In a recent Swedish study published in The New England Journal of Medicine, Rawshani and colleagues sought to examine multiple risk factors in diabetic participants, compared to controls not diagnosed with type 2 diabetes. They wanted to see if the likelihood of complications of diabetes is significantly affected by these certain risk factors. They looked at how strongly these risk factors are associated with these complications of diabetes.

Participants were all a part of the Swedish National Diabetes Register. There were 271,174 people with type 2 diabetes and 1,355,870 non-diabetic controls. They examined incidence rates and death rates among participants. The five main factors examined were: glycated hemoglobin level, low-density lipoprotein cholesterol level, albuminuria, smoking and blood pressure. They examined whether levels of these five factors were within what they considered to be safe ranges. They looked at how likely a risk factor could predict adverse outcomes.

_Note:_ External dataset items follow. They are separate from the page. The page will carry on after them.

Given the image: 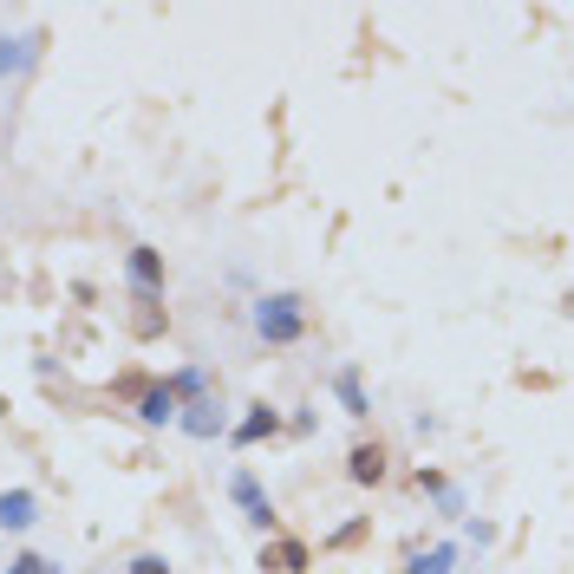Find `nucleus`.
Listing matches in <instances>:
<instances>
[{
    "label": "nucleus",
    "mask_w": 574,
    "mask_h": 574,
    "mask_svg": "<svg viewBox=\"0 0 574 574\" xmlns=\"http://www.w3.org/2000/svg\"><path fill=\"white\" fill-rule=\"evenodd\" d=\"M248 320H255L262 347H300V340H307V327H313V313H307V300H300V294H262Z\"/></svg>",
    "instance_id": "obj_1"
},
{
    "label": "nucleus",
    "mask_w": 574,
    "mask_h": 574,
    "mask_svg": "<svg viewBox=\"0 0 574 574\" xmlns=\"http://www.w3.org/2000/svg\"><path fill=\"white\" fill-rule=\"evenodd\" d=\"M46 60V33L33 26V33H0V78L13 85V78H26V72Z\"/></svg>",
    "instance_id": "obj_2"
},
{
    "label": "nucleus",
    "mask_w": 574,
    "mask_h": 574,
    "mask_svg": "<svg viewBox=\"0 0 574 574\" xmlns=\"http://www.w3.org/2000/svg\"><path fill=\"white\" fill-rule=\"evenodd\" d=\"M228 497H235V509H242L248 529H262V535L275 529V502H268V490L255 483V470H235V477H228Z\"/></svg>",
    "instance_id": "obj_3"
},
{
    "label": "nucleus",
    "mask_w": 574,
    "mask_h": 574,
    "mask_svg": "<svg viewBox=\"0 0 574 574\" xmlns=\"http://www.w3.org/2000/svg\"><path fill=\"white\" fill-rule=\"evenodd\" d=\"M125 275H131V294H138V300H163V255H157V248H131V255H125Z\"/></svg>",
    "instance_id": "obj_4"
},
{
    "label": "nucleus",
    "mask_w": 574,
    "mask_h": 574,
    "mask_svg": "<svg viewBox=\"0 0 574 574\" xmlns=\"http://www.w3.org/2000/svg\"><path fill=\"white\" fill-rule=\"evenodd\" d=\"M177 425H183V437L210 444V437H222V431H228V412H222L215 398H196V405H177Z\"/></svg>",
    "instance_id": "obj_5"
},
{
    "label": "nucleus",
    "mask_w": 574,
    "mask_h": 574,
    "mask_svg": "<svg viewBox=\"0 0 574 574\" xmlns=\"http://www.w3.org/2000/svg\"><path fill=\"white\" fill-rule=\"evenodd\" d=\"M347 483H359V490L385 483V444H379V437H372V444H353V450H347Z\"/></svg>",
    "instance_id": "obj_6"
},
{
    "label": "nucleus",
    "mask_w": 574,
    "mask_h": 574,
    "mask_svg": "<svg viewBox=\"0 0 574 574\" xmlns=\"http://www.w3.org/2000/svg\"><path fill=\"white\" fill-rule=\"evenodd\" d=\"M131 412H138V425H150V431H163V425H177V398H170V385H144L138 398H131Z\"/></svg>",
    "instance_id": "obj_7"
},
{
    "label": "nucleus",
    "mask_w": 574,
    "mask_h": 574,
    "mask_svg": "<svg viewBox=\"0 0 574 574\" xmlns=\"http://www.w3.org/2000/svg\"><path fill=\"white\" fill-rule=\"evenodd\" d=\"M275 431H281V412H275L268 398H255V405H248V418H242V425H228V444H242V450H248V444H262V437H275Z\"/></svg>",
    "instance_id": "obj_8"
},
{
    "label": "nucleus",
    "mask_w": 574,
    "mask_h": 574,
    "mask_svg": "<svg viewBox=\"0 0 574 574\" xmlns=\"http://www.w3.org/2000/svg\"><path fill=\"white\" fill-rule=\"evenodd\" d=\"M40 522V497L33 490H0V529L7 535H20V529H33Z\"/></svg>",
    "instance_id": "obj_9"
},
{
    "label": "nucleus",
    "mask_w": 574,
    "mask_h": 574,
    "mask_svg": "<svg viewBox=\"0 0 574 574\" xmlns=\"http://www.w3.org/2000/svg\"><path fill=\"white\" fill-rule=\"evenodd\" d=\"M333 398H340V412H347V418H372V398H365V379H359L353 365H340V372H333Z\"/></svg>",
    "instance_id": "obj_10"
},
{
    "label": "nucleus",
    "mask_w": 574,
    "mask_h": 574,
    "mask_svg": "<svg viewBox=\"0 0 574 574\" xmlns=\"http://www.w3.org/2000/svg\"><path fill=\"white\" fill-rule=\"evenodd\" d=\"M307 562H313L307 542H268V549H262V568L268 574H307Z\"/></svg>",
    "instance_id": "obj_11"
},
{
    "label": "nucleus",
    "mask_w": 574,
    "mask_h": 574,
    "mask_svg": "<svg viewBox=\"0 0 574 574\" xmlns=\"http://www.w3.org/2000/svg\"><path fill=\"white\" fill-rule=\"evenodd\" d=\"M170 385V398L177 405H196V398H210V365H183L177 379H163Z\"/></svg>",
    "instance_id": "obj_12"
},
{
    "label": "nucleus",
    "mask_w": 574,
    "mask_h": 574,
    "mask_svg": "<svg viewBox=\"0 0 574 574\" xmlns=\"http://www.w3.org/2000/svg\"><path fill=\"white\" fill-rule=\"evenodd\" d=\"M450 568H457V549H450V542H437V549H425V555L405 562V574H450Z\"/></svg>",
    "instance_id": "obj_13"
},
{
    "label": "nucleus",
    "mask_w": 574,
    "mask_h": 574,
    "mask_svg": "<svg viewBox=\"0 0 574 574\" xmlns=\"http://www.w3.org/2000/svg\"><path fill=\"white\" fill-rule=\"evenodd\" d=\"M163 327H170V313H163V300H138V320H131V333H138V340H157Z\"/></svg>",
    "instance_id": "obj_14"
},
{
    "label": "nucleus",
    "mask_w": 574,
    "mask_h": 574,
    "mask_svg": "<svg viewBox=\"0 0 574 574\" xmlns=\"http://www.w3.org/2000/svg\"><path fill=\"white\" fill-rule=\"evenodd\" d=\"M0 574H60V562H53V555H33V549H26V555H13V562H7Z\"/></svg>",
    "instance_id": "obj_15"
},
{
    "label": "nucleus",
    "mask_w": 574,
    "mask_h": 574,
    "mask_svg": "<svg viewBox=\"0 0 574 574\" xmlns=\"http://www.w3.org/2000/svg\"><path fill=\"white\" fill-rule=\"evenodd\" d=\"M353 542H365V522H347V529H333V542H327V549H353Z\"/></svg>",
    "instance_id": "obj_16"
},
{
    "label": "nucleus",
    "mask_w": 574,
    "mask_h": 574,
    "mask_svg": "<svg viewBox=\"0 0 574 574\" xmlns=\"http://www.w3.org/2000/svg\"><path fill=\"white\" fill-rule=\"evenodd\" d=\"M131 574H170V562H163V555H138V562H131Z\"/></svg>",
    "instance_id": "obj_17"
}]
</instances>
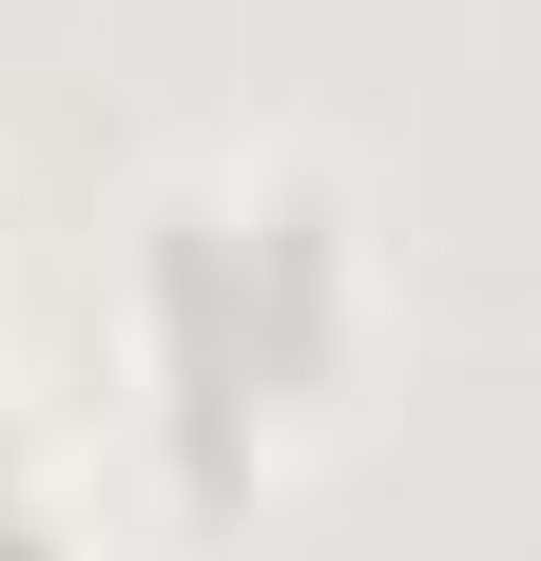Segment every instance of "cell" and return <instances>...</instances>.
<instances>
[{
    "instance_id": "cell-1",
    "label": "cell",
    "mask_w": 541,
    "mask_h": 561,
    "mask_svg": "<svg viewBox=\"0 0 541 561\" xmlns=\"http://www.w3.org/2000/svg\"><path fill=\"white\" fill-rule=\"evenodd\" d=\"M116 290H136V368H156V426L194 484H252V446L290 407H329L368 348V232L310 156H174L136 194Z\"/></svg>"
},
{
    "instance_id": "cell-2",
    "label": "cell",
    "mask_w": 541,
    "mask_h": 561,
    "mask_svg": "<svg viewBox=\"0 0 541 561\" xmlns=\"http://www.w3.org/2000/svg\"><path fill=\"white\" fill-rule=\"evenodd\" d=\"M0 561H78V504H58V465H39L20 407H0Z\"/></svg>"
}]
</instances>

The researchers found that 37,825 diabetic patients and 137,520 controls faced mortality. The results also showed that the likelihood of poor outcomes increased when more and more risk factors were found to be outside their predetermined safe range. In cases of diabetic participants with safe ranges, a lower likelihood of acute myocardial infarction was seen. It seemed that younger diabetics (less than 55 years old) with all risk factors outside the safe ranges, compared to older diabetics, had the highest likelihood of heart failure.

The likelihood of death increased with the presence of the following risk factors: Smoking, marital status, physical activity, glycated hemoglobin level, and lipid-lowering medication use (specifically, statins). Similarly, heart attack predictability could be determined by the factors: LDL, cholesterol, physical activity, smoking, glycated hemoglobin level, and systolic blood pressure. For stroke, it was: systolic blood pressure, physical activity, glycated hemoglobin level, diabetes length, and atrial fibrillation.

Overall, when patients with diabetes were within the safe ranges for these factors, they were less likely to experience complications of diabetes, specifically stroke, myocardial infarction, or mortality. Though, despite having all risk factors in the safe ranges, hospitalizations due to heart failure was still high. Complications seemed more likely in younger diabetics, suggesting the need for very vigorous treatment strategies in this group.

Some limitations of this study existed. There may be some factors affecting the results that they did not consider, and the status of who received treatment versus no treatment was not vigorously tracked. This is an observational study, so some observations on risk factors within safe ranges may be independent of the treatments.

Written by Olajumoke Marissa Ologundudu B.Sc. (Hons)

Reference: Rawshani A et al. Risk Factors, Mortality, and Cardiovascular Outcomes in Patients with Type 2 Diabetes. N Engl J Med. 2018;379:633-44. doi: 10.1056/NEJMoa1800256.